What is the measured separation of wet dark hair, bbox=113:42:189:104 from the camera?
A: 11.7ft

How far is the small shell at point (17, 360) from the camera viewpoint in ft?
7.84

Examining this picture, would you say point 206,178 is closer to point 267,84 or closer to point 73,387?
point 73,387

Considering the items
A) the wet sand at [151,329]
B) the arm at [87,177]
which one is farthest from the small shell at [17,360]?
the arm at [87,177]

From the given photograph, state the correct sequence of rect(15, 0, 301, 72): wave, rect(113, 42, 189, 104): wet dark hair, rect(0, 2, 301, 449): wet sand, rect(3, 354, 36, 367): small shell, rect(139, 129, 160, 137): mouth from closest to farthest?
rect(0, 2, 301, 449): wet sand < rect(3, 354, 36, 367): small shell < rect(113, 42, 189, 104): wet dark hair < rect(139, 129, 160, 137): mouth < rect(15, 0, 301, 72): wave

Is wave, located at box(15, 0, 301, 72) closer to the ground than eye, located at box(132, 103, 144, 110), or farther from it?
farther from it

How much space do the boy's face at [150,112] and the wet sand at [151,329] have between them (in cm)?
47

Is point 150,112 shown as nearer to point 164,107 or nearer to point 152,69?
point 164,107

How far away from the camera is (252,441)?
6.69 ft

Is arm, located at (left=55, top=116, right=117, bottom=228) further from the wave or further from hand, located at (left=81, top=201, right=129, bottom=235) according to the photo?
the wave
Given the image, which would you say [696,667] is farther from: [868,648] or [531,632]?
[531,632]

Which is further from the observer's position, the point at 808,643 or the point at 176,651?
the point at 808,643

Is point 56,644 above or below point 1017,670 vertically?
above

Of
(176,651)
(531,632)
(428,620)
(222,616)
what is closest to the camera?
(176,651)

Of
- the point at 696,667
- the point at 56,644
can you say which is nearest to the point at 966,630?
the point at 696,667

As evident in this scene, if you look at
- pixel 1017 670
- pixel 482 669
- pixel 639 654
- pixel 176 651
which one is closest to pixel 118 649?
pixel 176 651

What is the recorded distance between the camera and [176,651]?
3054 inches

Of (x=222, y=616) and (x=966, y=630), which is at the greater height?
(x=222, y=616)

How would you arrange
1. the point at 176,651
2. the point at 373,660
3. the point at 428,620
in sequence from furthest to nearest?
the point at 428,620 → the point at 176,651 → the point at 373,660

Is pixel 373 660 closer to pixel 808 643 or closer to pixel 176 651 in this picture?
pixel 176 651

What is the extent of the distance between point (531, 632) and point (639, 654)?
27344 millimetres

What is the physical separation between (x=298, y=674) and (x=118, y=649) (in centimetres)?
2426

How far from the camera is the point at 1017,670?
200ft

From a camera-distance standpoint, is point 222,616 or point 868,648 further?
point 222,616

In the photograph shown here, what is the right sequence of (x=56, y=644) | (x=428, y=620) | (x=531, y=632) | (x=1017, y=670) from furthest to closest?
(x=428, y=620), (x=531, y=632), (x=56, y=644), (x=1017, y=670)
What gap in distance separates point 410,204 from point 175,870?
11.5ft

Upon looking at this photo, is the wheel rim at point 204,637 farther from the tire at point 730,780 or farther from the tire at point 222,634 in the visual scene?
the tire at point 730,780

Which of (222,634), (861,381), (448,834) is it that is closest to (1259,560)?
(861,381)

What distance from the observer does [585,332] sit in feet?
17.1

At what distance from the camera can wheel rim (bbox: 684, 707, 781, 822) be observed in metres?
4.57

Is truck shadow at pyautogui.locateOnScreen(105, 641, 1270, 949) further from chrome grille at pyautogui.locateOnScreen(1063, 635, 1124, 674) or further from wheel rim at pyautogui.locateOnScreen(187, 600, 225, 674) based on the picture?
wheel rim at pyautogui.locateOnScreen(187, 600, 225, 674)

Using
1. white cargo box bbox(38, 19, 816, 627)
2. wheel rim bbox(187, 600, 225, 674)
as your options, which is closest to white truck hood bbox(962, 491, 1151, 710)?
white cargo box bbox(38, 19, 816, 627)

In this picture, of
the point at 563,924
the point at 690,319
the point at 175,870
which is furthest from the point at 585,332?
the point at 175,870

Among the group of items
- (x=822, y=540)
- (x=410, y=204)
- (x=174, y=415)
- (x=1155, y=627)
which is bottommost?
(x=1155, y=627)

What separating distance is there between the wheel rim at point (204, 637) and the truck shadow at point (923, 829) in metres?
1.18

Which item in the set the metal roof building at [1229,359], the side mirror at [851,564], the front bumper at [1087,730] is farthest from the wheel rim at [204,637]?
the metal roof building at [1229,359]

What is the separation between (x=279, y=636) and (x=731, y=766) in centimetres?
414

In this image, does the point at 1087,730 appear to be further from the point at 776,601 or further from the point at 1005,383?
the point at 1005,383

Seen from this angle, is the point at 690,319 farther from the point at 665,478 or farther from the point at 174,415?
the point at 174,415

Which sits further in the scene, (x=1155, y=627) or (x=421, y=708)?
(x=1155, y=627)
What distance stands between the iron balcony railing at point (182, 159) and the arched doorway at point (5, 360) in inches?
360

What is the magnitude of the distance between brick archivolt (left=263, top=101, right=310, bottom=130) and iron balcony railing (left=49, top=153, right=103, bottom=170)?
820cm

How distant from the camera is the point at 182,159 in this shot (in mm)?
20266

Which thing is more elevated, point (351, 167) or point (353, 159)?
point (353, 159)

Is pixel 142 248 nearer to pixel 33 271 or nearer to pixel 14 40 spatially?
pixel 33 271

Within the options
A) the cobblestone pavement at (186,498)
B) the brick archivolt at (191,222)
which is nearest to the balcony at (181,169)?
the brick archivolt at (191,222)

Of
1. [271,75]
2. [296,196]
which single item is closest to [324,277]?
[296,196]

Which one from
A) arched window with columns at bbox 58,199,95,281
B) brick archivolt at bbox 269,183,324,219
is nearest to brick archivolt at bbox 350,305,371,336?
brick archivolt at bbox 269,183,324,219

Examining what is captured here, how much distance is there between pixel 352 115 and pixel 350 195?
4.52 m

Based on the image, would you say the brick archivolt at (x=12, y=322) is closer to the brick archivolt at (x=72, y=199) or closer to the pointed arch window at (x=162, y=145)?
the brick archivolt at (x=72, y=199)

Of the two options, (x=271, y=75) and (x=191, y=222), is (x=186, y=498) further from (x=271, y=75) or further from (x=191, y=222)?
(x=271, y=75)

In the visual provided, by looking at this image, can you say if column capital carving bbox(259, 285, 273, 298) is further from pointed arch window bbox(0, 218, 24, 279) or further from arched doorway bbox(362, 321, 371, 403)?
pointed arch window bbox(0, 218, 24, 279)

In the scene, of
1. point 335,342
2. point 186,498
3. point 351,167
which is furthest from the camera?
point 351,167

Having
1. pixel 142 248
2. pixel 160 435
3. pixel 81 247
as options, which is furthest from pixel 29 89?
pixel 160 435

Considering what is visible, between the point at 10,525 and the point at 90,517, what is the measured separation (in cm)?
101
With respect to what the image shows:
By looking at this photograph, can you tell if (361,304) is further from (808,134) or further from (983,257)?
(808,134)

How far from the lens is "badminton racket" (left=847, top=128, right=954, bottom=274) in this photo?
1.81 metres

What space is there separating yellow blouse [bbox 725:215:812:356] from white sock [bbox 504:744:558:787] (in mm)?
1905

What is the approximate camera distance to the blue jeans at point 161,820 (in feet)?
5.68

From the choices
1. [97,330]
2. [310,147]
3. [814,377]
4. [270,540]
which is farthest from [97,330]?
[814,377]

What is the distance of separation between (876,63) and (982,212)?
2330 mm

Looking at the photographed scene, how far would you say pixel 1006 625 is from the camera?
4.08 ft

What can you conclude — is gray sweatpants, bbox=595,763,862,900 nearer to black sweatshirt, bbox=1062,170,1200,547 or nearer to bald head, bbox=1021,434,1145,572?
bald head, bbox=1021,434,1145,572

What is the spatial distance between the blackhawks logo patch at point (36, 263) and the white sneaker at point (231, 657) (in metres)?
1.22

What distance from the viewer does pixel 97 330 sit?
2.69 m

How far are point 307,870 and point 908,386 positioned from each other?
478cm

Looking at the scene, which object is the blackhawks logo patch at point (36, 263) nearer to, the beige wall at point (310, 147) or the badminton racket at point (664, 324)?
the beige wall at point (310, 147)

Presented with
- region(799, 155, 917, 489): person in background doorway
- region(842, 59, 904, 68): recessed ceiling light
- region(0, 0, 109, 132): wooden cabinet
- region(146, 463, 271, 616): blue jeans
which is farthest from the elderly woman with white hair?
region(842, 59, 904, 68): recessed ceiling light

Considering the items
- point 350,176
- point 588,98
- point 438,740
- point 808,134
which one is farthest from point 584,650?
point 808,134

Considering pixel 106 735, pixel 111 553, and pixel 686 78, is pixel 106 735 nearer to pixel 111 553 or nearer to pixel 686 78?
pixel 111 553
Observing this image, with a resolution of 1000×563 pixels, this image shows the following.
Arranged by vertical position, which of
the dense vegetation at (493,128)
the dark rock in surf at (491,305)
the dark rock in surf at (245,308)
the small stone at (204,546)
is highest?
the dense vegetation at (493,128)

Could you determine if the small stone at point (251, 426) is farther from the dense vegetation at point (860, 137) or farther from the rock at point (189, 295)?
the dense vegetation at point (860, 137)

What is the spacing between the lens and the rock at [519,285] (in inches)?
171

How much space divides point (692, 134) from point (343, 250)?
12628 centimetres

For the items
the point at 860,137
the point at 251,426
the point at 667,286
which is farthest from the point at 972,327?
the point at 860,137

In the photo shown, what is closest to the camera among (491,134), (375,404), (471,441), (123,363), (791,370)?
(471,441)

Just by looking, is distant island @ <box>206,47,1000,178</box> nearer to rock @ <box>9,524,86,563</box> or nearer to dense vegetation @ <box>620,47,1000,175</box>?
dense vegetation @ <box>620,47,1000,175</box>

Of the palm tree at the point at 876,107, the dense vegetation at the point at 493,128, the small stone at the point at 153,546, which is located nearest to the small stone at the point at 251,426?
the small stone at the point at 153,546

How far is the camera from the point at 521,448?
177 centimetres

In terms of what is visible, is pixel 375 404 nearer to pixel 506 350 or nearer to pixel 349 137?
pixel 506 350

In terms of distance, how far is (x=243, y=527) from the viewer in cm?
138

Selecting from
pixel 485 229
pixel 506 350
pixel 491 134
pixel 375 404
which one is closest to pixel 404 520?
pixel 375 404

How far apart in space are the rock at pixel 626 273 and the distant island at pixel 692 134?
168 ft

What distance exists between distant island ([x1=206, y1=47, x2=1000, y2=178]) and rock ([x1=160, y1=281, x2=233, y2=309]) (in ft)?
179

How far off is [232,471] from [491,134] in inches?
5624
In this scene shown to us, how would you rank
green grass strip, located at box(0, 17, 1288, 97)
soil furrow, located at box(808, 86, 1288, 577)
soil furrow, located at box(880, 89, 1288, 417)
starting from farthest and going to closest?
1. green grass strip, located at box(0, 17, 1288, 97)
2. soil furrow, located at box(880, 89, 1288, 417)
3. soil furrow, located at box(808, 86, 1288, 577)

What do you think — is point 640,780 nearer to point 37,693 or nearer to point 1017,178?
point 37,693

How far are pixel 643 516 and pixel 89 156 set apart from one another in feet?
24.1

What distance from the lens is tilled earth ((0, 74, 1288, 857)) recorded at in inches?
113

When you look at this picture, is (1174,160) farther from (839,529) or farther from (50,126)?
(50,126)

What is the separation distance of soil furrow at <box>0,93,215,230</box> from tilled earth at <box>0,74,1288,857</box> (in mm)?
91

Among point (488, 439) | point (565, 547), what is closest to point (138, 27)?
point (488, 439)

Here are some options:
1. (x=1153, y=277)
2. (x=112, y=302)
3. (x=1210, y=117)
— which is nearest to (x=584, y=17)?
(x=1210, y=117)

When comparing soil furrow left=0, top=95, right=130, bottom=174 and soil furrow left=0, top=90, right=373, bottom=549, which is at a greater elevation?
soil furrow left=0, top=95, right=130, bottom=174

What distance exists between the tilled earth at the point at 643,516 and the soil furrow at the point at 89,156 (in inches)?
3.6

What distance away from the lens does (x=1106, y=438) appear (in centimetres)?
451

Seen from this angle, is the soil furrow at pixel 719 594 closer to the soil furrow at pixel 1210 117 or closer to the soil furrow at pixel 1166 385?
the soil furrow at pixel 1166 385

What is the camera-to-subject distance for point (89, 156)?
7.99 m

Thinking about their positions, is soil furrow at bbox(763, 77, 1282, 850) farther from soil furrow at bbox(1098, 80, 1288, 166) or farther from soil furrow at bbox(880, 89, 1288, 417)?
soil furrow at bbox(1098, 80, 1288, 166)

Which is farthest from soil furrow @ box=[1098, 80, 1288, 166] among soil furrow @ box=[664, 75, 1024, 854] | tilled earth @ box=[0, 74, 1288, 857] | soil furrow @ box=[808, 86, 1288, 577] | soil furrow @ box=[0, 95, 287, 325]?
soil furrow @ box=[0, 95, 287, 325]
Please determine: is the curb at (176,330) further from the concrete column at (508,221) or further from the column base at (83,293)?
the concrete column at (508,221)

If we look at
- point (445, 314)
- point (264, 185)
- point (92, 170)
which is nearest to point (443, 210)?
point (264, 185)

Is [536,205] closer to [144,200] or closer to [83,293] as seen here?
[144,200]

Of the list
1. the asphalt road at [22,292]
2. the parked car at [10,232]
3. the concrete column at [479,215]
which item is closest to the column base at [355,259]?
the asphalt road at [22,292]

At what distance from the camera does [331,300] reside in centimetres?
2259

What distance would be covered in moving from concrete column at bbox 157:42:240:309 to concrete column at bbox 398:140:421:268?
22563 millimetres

········

**Given request**
Return only the lines running from the line with "Among point (488, 439)" to the last line of the records, both included, exactly as written.

**Written solution**
Among point (488, 439) | point (565, 547), what is closest to point (138, 27)?
point (488, 439)

Here are some options:
1. (x=1153, y=277)
2. (x=112, y=302)
3. (x=1210, y=117)
— which is nearest to (x=584, y=17)?
(x=1210, y=117)

When comparing soil furrow left=0, top=95, right=130, bottom=174 and soil furrow left=0, top=90, right=373, bottom=549, which is at a greater elevation?
soil furrow left=0, top=95, right=130, bottom=174

What distance exists between the tilled earth at the point at 643,516 and the soil furrow at the point at 89,156 (in inches)?
3.6

What distance away from the lens does (x=1106, y=438) appear (in centimetres)?
451

Seen from this angle, is the soil furrow at pixel 719 594 closer to the soil furrow at pixel 1210 117 or closer to the soil furrow at pixel 1166 385?
the soil furrow at pixel 1166 385

What is the camera-to-subject distance for point (89, 156)?
7.99 m

Thinking about their positions, is soil furrow at bbox(763, 77, 1282, 850) farther from soil furrow at bbox(1098, 80, 1288, 166) or farther from soil furrow at bbox(880, 89, 1288, 417)?
soil furrow at bbox(1098, 80, 1288, 166)

Which is farthest from soil furrow @ box=[1098, 80, 1288, 166] among soil furrow @ box=[664, 75, 1024, 854] | tilled earth @ box=[0, 74, 1288, 857] | soil furrow @ box=[808, 86, 1288, 577] | soil furrow @ box=[0, 95, 287, 325]?
soil furrow @ box=[0, 95, 287, 325]
Please determine: is the curb at (176,330) further from the concrete column at (508,221) or further from the column base at (83,293)?
the concrete column at (508,221)

If we look at
- point (445, 314)
- point (264, 185)
- point (92, 170)
which is nearest to point (443, 210)?
point (264, 185)

Is [536,205] closer to [144,200] or closer to [83,293] as seen here?
[144,200]

Of the list
1. the asphalt road at [22,292]
2. the parked car at [10,232]
3. the concrete column at [479,215]
which item is closest to the column base at [355,259]?
the asphalt road at [22,292]

At what distance from the camera does [331,300] reside in centimetres?
2259

What distance would be covered in moving from concrete column at bbox 157:42:240:309 to concrete column at bbox 398:140:421:268?
22563 millimetres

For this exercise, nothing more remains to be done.